# WHAT THE EXERCISE ASKS
In the passage on how tcpdump captures packets, copy out word for word the stretch from "1. iptables -I" through "captures the packet.".

# DOCUMENT SECTION
After the read operation is completed, it returns to the application, and the application can process the data.

3. Working principle of packet capture tools

Now that we know how data is sent and received, let's analyze the principle of tcpdump packet capture.

At the junction of the data link layer and the IP layer (belonging to the data link layer, as shown below), is where the data packets are captured by tcpdump.

When the kernel reaches this junction, it will check whether tcpdump is listening. If it is listening, it will put the data packet content into the buffer set by tcpdump. In theory, as long as tcpdump extracts data in time and the online pressure is not large, the packet will not be lost.

The data packets captured by tcpdump only represent the data packets that have passed through the boundary between the link layer and the network layer. The future fate of the data packets coming from the network card may be to continue to go all the way to TCP, or to be killed at the IP layer, or to be forwarded by the router; the data packets sent from the local machine, once captured by tcpdump, have reached the data link layer and have not been filtered out by the IP layer, because if the data packets are filtered out by the IP layer, these data packets will not reach the tcpdump capture point and will not appear in the captured packet file.

Below we conduct some experiments to verify the above conclusions.

Before the experiment, let's first introduce the iptables tool. iptables is a widely used firewall tool that mainly interacts with the kernel netfilter packet filtering framework.

(1) Experimental LOCAL_IN filtering

We configure the following iptables commands on the server:

  1. iptables -I INPUT -p tcp --dport 3306 -s 172.17.0.2 -j QUEUE

The above iptables command sets the "-I INPUT" parameter, which means that the above iptables rules are executed at the netfilter LOCAL_IN hook, that is, before reaching the server-side TCP, if the above iptables rules are matched, they will be placed in the target QUEUE (the default is to directly discard the data packet) and will not move forward.

See the following figure for specific command execution:

After setting the above iptables, when 172.17.0.2 accesses the 172.17.0.3 3306 service, the IP data packet (as shown in the green arrow in the figure below) will be discarded at the IP layer on the server side, and the direction indicated by the red arrow is where tcpdump captures the packet.

We start tcpdump to capture packets:

  1. tcpdump -i any tcp and port 3306 and host 172.17.0.2 -n -v

Use the MySQL client command on 172.17.0.2 to access the 3306 service on 172.17.0.3, as shown below:

After a long wait, it finally showed that the connection could not be made.

The packet capture results on the server are as follows:

We see the first handshake packet being retransmitted over and over again.

# EXCERPTED RECORDS

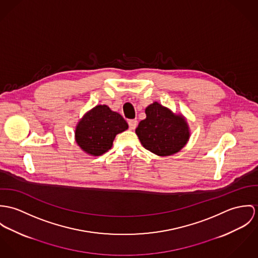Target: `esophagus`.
I'll return each instance as SVG.
<instances>
[{
    "instance_id": "1",
    "label": "esophagus",
    "mask_w": 258,
    "mask_h": 258,
    "mask_svg": "<svg viewBox=\"0 0 258 258\" xmlns=\"http://www.w3.org/2000/svg\"><path fill=\"white\" fill-rule=\"evenodd\" d=\"M137 125H138V121L136 119L128 120V127H130V130H135L137 127Z\"/></svg>"
}]
</instances>
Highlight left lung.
<instances>
[{
    "label": "left lung",
    "mask_w": 258,
    "mask_h": 258,
    "mask_svg": "<svg viewBox=\"0 0 258 258\" xmlns=\"http://www.w3.org/2000/svg\"><path fill=\"white\" fill-rule=\"evenodd\" d=\"M146 118L136 130L144 148L160 156L181 150L189 140V128L182 115L171 112L157 102L145 109Z\"/></svg>",
    "instance_id": "obj_1"
}]
</instances>
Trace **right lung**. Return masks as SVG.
Returning <instances> with one entry per match:
<instances>
[{"label":"right lung","instance_id":"add662e5","mask_svg":"<svg viewBox=\"0 0 258 258\" xmlns=\"http://www.w3.org/2000/svg\"><path fill=\"white\" fill-rule=\"evenodd\" d=\"M127 127L121 115L106 105H100L79 121L75 131L76 143L87 153L98 156L107 152L112 147L115 136Z\"/></svg>","mask_w":258,"mask_h":258}]
</instances>
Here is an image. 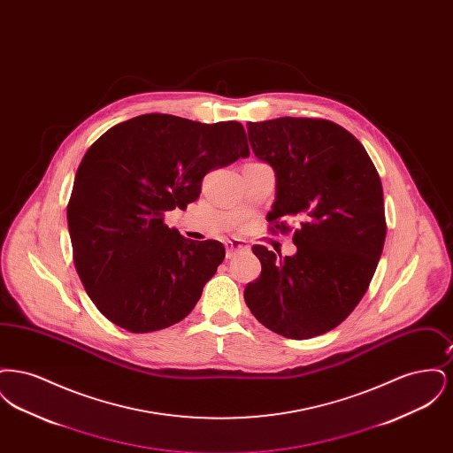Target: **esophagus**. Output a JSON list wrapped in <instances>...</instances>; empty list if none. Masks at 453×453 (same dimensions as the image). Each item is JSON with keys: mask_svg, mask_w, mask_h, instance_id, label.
Masks as SVG:
<instances>
[{"mask_svg": "<svg viewBox=\"0 0 453 453\" xmlns=\"http://www.w3.org/2000/svg\"><path fill=\"white\" fill-rule=\"evenodd\" d=\"M241 251H248V246L241 239H231L226 242V257L231 259Z\"/></svg>", "mask_w": 453, "mask_h": 453, "instance_id": "34e87169", "label": "esophagus"}]
</instances>
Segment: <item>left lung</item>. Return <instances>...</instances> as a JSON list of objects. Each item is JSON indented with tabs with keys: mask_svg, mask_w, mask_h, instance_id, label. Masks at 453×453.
Instances as JSON below:
<instances>
[{
	"mask_svg": "<svg viewBox=\"0 0 453 453\" xmlns=\"http://www.w3.org/2000/svg\"><path fill=\"white\" fill-rule=\"evenodd\" d=\"M248 139L277 178L268 222L287 231L285 220L294 219L301 227L294 257L253 246L261 273L246 285L244 301L277 334L319 336L362 301L382 255L388 227L379 173L365 148L329 120L248 122Z\"/></svg>",
	"mask_w": 453,
	"mask_h": 453,
	"instance_id": "8db88e82",
	"label": "left lung"
}]
</instances>
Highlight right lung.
<instances>
[{
	"mask_svg": "<svg viewBox=\"0 0 453 453\" xmlns=\"http://www.w3.org/2000/svg\"><path fill=\"white\" fill-rule=\"evenodd\" d=\"M239 122L200 124L148 113L108 129L88 150L67 203L74 265L108 321L151 333L185 319L226 257L222 242L170 229L202 178L248 157Z\"/></svg>",
	"mask_w": 453,
	"mask_h": 453,
	"instance_id": "add662e5",
	"label": "right lung"
}]
</instances>
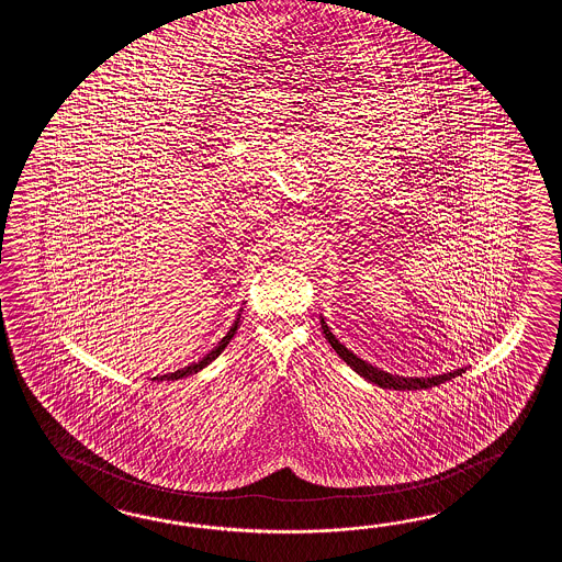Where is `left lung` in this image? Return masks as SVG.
I'll return each mask as SVG.
<instances>
[{
	"mask_svg": "<svg viewBox=\"0 0 562 562\" xmlns=\"http://www.w3.org/2000/svg\"><path fill=\"white\" fill-rule=\"evenodd\" d=\"M322 327L323 334H325L327 341L334 347L335 353L344 359L349 368H353V370L358 371L359 375H363V378L370 380L371 383H378L380 387H390V390H428V387L440 385V383L448 382V380H452L456 375H462V373H464V370H456L450 371V373H443V375H431V378H402V375H392V373H387V371L373 368L368 361H363V359H359L356 353H351L346 346H341V344L335 339V335L329 331V327L325 325L323 319Z\"/></svg>",
	"mask_w": 562,
	"mask_h": 562,
	"instance_id": "left-lung-1",
	"label": "left lung"
}]
</instances>
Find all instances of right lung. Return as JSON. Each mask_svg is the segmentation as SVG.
<instances>
[{
	"label": "right lung",
	"mask_w": 562,
	"mask_h": 562,
	"mask_svg": "<svg viewBox=\"0 0 562 562\" xmlns=\"http://www.w3.org/2000/svg\"><path fill=\"white\" fill-rule=\"evenodd\" d=\"M239 317L235 319V323H233V327L228 329V334L218 341V346L213 349V351H209L206 356H204L201 361H194V363H191V366H187V368H182V370L172 371V373H167V375H156V378H153V380H156V382H162V380H180V378H187V375H192V373H196V371L203 370L204 366H209L213 359L225 349V347L228 346V341L233 339V335H235V331H237V327H239Z\"/></svg>",
	"instance_id": "1"
}]
</instances>
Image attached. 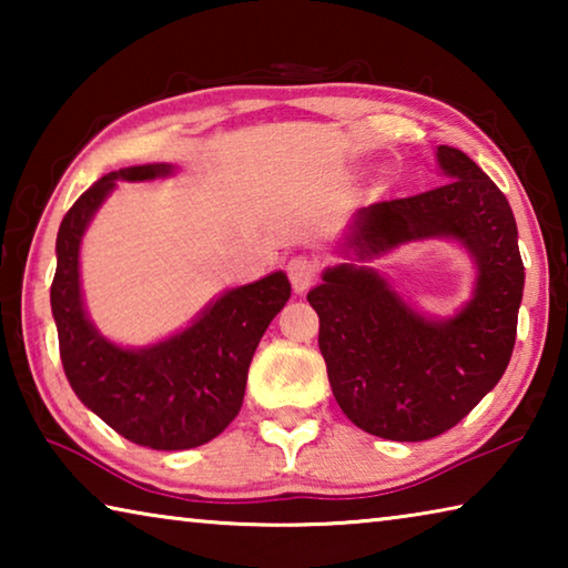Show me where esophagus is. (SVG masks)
<instances>
[{
    "mask_svg": "<svg viewBox=\"0 0 568 568\" xmlns=\"http://www.w3.org/2000/svg\"><path fill=\"white\" fill-rule=\"evenodd\" d=\"M287 277H291V285L295 293H305L307 287L315 283V277H318V263L311 261V257L305 255H295L291 263H287Z\"/></svg>",
    "mask_w": 568,
    "mask_h": 568,
    "instance_id": "1",
    "label": "esophagus"
}]
</instances>
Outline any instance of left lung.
Returning a JSON list of instances; mask_svg holds the SVG:
<instances>
[{"label":"left lung","mask_w":568,"mask_h":568,"mask_svg":"<svg viewBox=\"0 0 568 568\" xmlns=\"http://www.w3.org/2000/svg\"><path fill=\"white\" fill-rule=\"evenodd\" d=\"M446 185L358 210L343 253L358 261L428 237H454L476 261L474 297L448 321L403 301L368 265L341 263L307 293L341 410L365 434L428 440L501 381L516 343L524 263L511 205L466 152L438 148Z\"/></svg>","instance_id":"left-lung-1"}]
</instances>
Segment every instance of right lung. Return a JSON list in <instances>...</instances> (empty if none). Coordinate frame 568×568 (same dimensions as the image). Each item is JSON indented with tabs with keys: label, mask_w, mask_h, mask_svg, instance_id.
<instances>
[{
	"label": "right lung",
	"mask_w": 568,
	"mask_h": 568,
	"mask_svg": "<svg viewBox=\"0 0 568 568\" xmlns=\"http://www.w3.org/2000/svg\"><path fill=\"white\" fill-rule=\"evenodd\" d=\"M172 165L110 172L82 192L57 233L50 301L64 376L84 406L132 444L185 450L223 434L243 406L247 368L271 321L291 297L285 273L233 287L190 328L148 348H120L90 323L80 291V243L118 180L165 178Z\"/></svg>",
	"instance_id": "1"
}]
</instances>
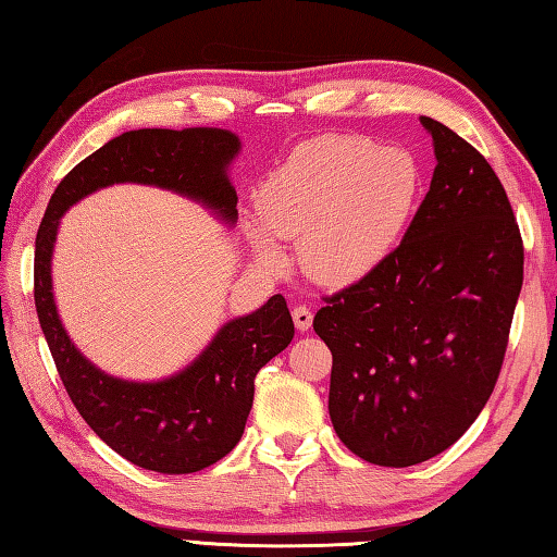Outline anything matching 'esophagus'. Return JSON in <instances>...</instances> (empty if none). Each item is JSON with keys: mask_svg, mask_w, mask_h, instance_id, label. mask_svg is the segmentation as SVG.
<instances>
[{"mask_svg": "<svg viewBox=\"0 0 557 557\" xmlns=\"http://www.w3.org/2000/svg\"><path fill=\"white\" fill-rule=\"evenodd\" d=\"M293 322L295 326L300 329V332H308L312 326V312L310 308H305V305H298V308H293Z\"/></svg>", "mask_w": 557, "mask_h": 557, "instance_id": "esophagus-1", "label": "esophagus"}]
</instances>
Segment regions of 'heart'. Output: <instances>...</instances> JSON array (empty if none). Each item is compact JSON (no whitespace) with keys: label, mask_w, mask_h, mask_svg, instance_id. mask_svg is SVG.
Masks as SVG:
<instances>
[{"label":"heart","mask_w":557,"mask_h":557,"mask_svg":"<svg viewBox=\"0 0 557 557\" xmlns=\"http://www.w3.org/2000/svg\"><path fill=\"white\" fill-rule=\"evenodd\" d=\"M421 197L423 168L411 151L322 136L267 175L257 219L271 237L298 243L305 274L338 288L368 278L399 249ZM252 247L267 269L283 264L262 231H252Z\"/></svg>","instance_id":"1"}]
</instances>
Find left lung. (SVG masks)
Returning <instances> with one entry per match:
<instances>
[{
	"mask_svg": "<svg viewBox=\"0 0 557 557\" xmlns=\"http://www.w3.org/2000/svg\"><path fill=\"white\" fill-rule=\"evenodd\" d=\"M437 168L399 249L324 295L314 332L332 350L329 416L360 459L404 469L437 457L500 377L524 281V243L491 163L421 117Z\"/></svg>",
	"mask_w": 557,
	"mask_h": 557,
	"instance_id": "left-lung-1",
	"label": "left lung"
}]
</instances>
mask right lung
Wrapping results in <instances>:
<instances>
[{
	"label": "right lung",
	"instance_id": "right-lung-1",
	"mask_svg": "<svg viewBox=\"0 0 557 557\" xmlns=\"http://www.w3.org/2000/svg\"><path fill=\"white\" fill-rule=\"evenodd\" d=\"M240 149L225 129L124 132L72 168L42 215L33 262L38 320L66 394L94 433L136 467L195 473L240 442L255 399V377L290 344L295 326L283 295L225 324L209 348L175 377L124 382L78 354L57 317L50 259L60 215L82 197L115 183H144L199 199L231 223L237 195L225 168Z\"/></svg>",
	"mask_w": 557,
	"mask_h": 557
}]
</instances>
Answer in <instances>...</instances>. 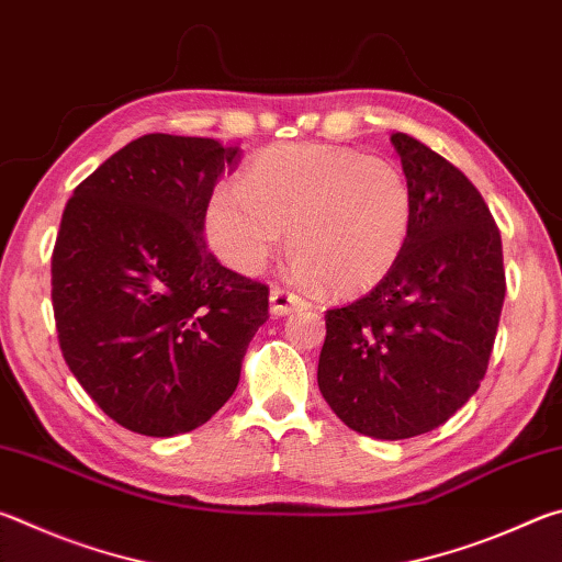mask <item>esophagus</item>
Returning <instances> with one entry per match:
<instances>
[{
  "label": "esophagus",
  "mask_w": 562,
  "mask_h": 562,
  "mask_svg": "<svg viewBox=\"0 0 562 562\" xmlns=\"http://www.w3.org/2000/svg\"><path fill=\"white\" fill-rule=\"evenodd\" d=\"M300 307H307V302L297 297V294L282 290V288H278V284L270 290V312L274 317H284V315H290L292 310H300Z\"/></svg>",
  "instance_id": "obj_1"
}]
</instances>
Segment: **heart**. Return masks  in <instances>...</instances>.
I'll return each instance as SVG.
<instances>
[{
    "label": "heart",
    "instance_id": "obj_1",
    "mask_svg": "<svg viewBox=\"0 0 562 562\" xmlns=\"http://www.w3.org/2000/svg\"><path fill=\"white\" fill-rule=\"evenodd\" d=\"M414 223L406 176L355 150L284 144L255 156L237 186L207 198L203 233L227 268L258 274L282 245L294 250L290 274L337 294L376 288L402 258Z\"/></svg>",
    "mask_w": 562,
    "mask_h": 562
}]
</instances>
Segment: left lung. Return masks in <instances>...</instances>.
<instances>
[{"label":"left lung","instance_id":"left-lung-1","mask_svg":"<svg viewBox=\"0 0 562 562\" xmlns=\"http://www.w3.org/2000/svg\"><path fill=\"white\" fill-rule=\"evenodd\" d=\"M389 140L414 193L412 233L372 292L327 310L317 384L351 431L398 441L449 422L481 386L506 272L471 180L406 133Z\"/></svg>","mask_w":562,"mask_h":562}]
</instances>
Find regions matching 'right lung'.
Returning a JSON list of instances; mask_svg holds the SVG:
<instances>
[{
    "label": "right lung",
    "instance_id": "obj_1",
    "mask_svg": "<svg viewBox=\"0 0 562 562\" xmlns=\"http://www.w3.org/2000/svg\"><path fill=\"white\" fill-rule=\"evenodd\" d=\"M240 148L148 133L93 170L66 203L52 302L71 374L128 431L203 426L240 382L268 319V288L223 268L203 213Z\"/></svg>",
    "mask_w": 562,
    "mask_h": 562
}]
</instances>
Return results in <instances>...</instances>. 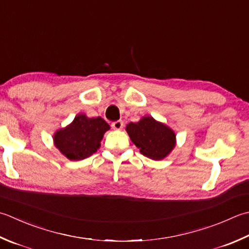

# ANSWER TO THIS PROBLEM
1. iptables -I INPUT -p tcp --dport 3306 -s 172.17.0.2 -j QUEUE

The above iptables command sets the "-I INPUT" parameter, which means that the above iptables rules are executed at the netfilter LOCAL_IN hook, that is, before reaching the server-side TCP, if the above iptables rules are matched, they will be placed in the target QUEUE (the default is to directly discard the data packet) and will not move forward.

See the following figure for specific command execution:

After setting the above iptables, when 172.17.0.2 accesses the 172.17.0.3 3306 service, the IP data packet (as shown in the green arrow in the figure below) will be discarded at the IP layer on the server side, and the direction indicated by the red arrow is where tcpdump captures the packet.